As Fewer Women Wear Head Coverings, Iran’s Leaders React

18 May 2023

More Iranian women are choosing not to wear the head covering called the hijab. Since the early years of Iran's Islamic Revolution, women have been required to cover their heads by law. Today, many public signs urge women to wear head coverings to honor their mothers.

In recent weeks, the Iranian government has increased efforts to enforce its law requiring women to wear the hijab.

It has closed some businesses for serving women not covering their heads. The government also has given warnings in public places and sent text message warnings to drivers carrying women without head coverings.

Women talk as they walk around Tajrish commercial district without wearing their mandatory Islamic headscarf in northern Tehran, Iran, Saturday, April 29, 2023. AP Photo/Vahid Salemi)
Women talk as they walk around Tajrish commercial district without wearing their mandatory Islamic headscarf in northern Tehran, Iran, Saturday, April 29, 2023. AP Photo/Vahid Salemi)

More women have chosen not to wear the hijab after months of protests following the death of 22-year-old Mahsa Amini. Amini died in September 2022 while being detained by police for wearing her hijab too loosely in public.

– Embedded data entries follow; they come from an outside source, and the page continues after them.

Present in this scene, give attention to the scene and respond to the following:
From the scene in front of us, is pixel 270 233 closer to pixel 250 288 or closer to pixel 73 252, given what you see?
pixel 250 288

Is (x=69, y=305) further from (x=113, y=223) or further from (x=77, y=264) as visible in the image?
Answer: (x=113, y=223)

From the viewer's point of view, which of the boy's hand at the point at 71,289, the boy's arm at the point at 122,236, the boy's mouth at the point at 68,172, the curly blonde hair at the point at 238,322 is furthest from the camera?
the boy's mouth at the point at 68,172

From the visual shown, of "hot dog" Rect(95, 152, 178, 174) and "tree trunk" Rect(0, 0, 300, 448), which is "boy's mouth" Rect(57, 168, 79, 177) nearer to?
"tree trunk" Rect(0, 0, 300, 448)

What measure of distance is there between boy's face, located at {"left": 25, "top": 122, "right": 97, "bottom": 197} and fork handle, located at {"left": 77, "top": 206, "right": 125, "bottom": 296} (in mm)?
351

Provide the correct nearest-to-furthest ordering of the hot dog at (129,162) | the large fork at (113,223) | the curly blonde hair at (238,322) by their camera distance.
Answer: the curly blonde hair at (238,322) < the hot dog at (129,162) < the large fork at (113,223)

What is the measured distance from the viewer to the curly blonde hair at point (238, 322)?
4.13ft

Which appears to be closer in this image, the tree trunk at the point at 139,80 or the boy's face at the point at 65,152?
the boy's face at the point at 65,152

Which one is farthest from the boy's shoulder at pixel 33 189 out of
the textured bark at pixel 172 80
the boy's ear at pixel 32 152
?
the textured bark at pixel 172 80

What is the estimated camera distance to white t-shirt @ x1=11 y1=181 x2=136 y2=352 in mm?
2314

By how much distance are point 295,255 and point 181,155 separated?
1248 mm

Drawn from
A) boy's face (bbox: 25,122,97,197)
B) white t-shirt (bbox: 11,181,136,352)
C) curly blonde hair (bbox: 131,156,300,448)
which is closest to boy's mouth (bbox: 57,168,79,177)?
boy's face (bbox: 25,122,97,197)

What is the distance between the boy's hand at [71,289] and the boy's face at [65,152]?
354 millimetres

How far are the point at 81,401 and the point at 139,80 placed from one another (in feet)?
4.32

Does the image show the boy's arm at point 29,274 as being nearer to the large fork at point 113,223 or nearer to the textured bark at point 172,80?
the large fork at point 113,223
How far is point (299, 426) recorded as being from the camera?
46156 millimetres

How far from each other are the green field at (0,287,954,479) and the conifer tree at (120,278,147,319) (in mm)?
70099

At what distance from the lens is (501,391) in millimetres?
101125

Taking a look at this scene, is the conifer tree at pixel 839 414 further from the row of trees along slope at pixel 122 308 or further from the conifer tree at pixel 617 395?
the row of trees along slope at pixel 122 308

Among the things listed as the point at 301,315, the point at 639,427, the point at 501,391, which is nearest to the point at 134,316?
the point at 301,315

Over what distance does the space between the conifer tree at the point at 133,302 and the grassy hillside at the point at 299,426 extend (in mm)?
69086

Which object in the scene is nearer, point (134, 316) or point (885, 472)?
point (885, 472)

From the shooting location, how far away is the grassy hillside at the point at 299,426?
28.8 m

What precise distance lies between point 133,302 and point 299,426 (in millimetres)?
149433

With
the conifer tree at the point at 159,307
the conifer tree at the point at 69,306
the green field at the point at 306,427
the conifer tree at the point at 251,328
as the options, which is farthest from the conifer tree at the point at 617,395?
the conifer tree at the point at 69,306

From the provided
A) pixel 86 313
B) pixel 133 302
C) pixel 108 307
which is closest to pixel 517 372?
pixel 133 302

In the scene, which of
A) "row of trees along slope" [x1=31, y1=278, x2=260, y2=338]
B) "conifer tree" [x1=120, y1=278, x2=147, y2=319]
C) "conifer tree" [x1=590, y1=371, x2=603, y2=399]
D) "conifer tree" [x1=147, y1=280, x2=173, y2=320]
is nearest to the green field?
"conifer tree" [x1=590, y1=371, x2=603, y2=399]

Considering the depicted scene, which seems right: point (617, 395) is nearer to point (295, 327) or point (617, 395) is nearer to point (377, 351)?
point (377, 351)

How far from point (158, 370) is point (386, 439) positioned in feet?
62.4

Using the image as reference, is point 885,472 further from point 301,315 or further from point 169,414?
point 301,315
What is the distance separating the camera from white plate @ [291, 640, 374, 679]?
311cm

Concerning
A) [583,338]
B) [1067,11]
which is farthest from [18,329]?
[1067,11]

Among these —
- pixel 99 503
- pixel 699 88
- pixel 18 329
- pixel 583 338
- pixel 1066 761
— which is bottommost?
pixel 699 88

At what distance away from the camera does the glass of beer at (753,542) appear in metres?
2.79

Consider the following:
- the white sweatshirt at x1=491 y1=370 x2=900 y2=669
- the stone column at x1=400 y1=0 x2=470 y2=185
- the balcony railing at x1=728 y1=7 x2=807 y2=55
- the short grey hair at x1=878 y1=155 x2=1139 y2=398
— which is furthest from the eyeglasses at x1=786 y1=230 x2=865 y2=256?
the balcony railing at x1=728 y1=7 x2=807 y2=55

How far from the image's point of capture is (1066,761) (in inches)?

Some women say they are fighting for more freedom in Iran and for a better future for their daughters. They also say the government will not be able to enforce the hijab law if more women refuse to wear it.

"Do they want to close down all businesses?" said Shervin, a 23-year-old student in Tehran. "If I go to a police station, will they shut it down too?"

However, the women worry about risk. The women who spoke to the Associated Press only gave their first names because they feared punishment.

Vida is 29. She said a decision by her and two of her friends to stop covering their hair in public is about more than headscarves.

"This is a message for the government, leave us alone," she said.

Before September, it was rare to see women without hijabs. Today, it is common in some areas of Tehran to see women without them.

Many Muslim women wear the hijab as a sign of respect for God and modesty in front of men outside of their families.

Before the 1979 Revolution, many middle- and upper-class women chose not to wear the hijab. In 1983, head coverings in public became required by law. Punishments for breaking the hijab law include fines and up to two months in prison.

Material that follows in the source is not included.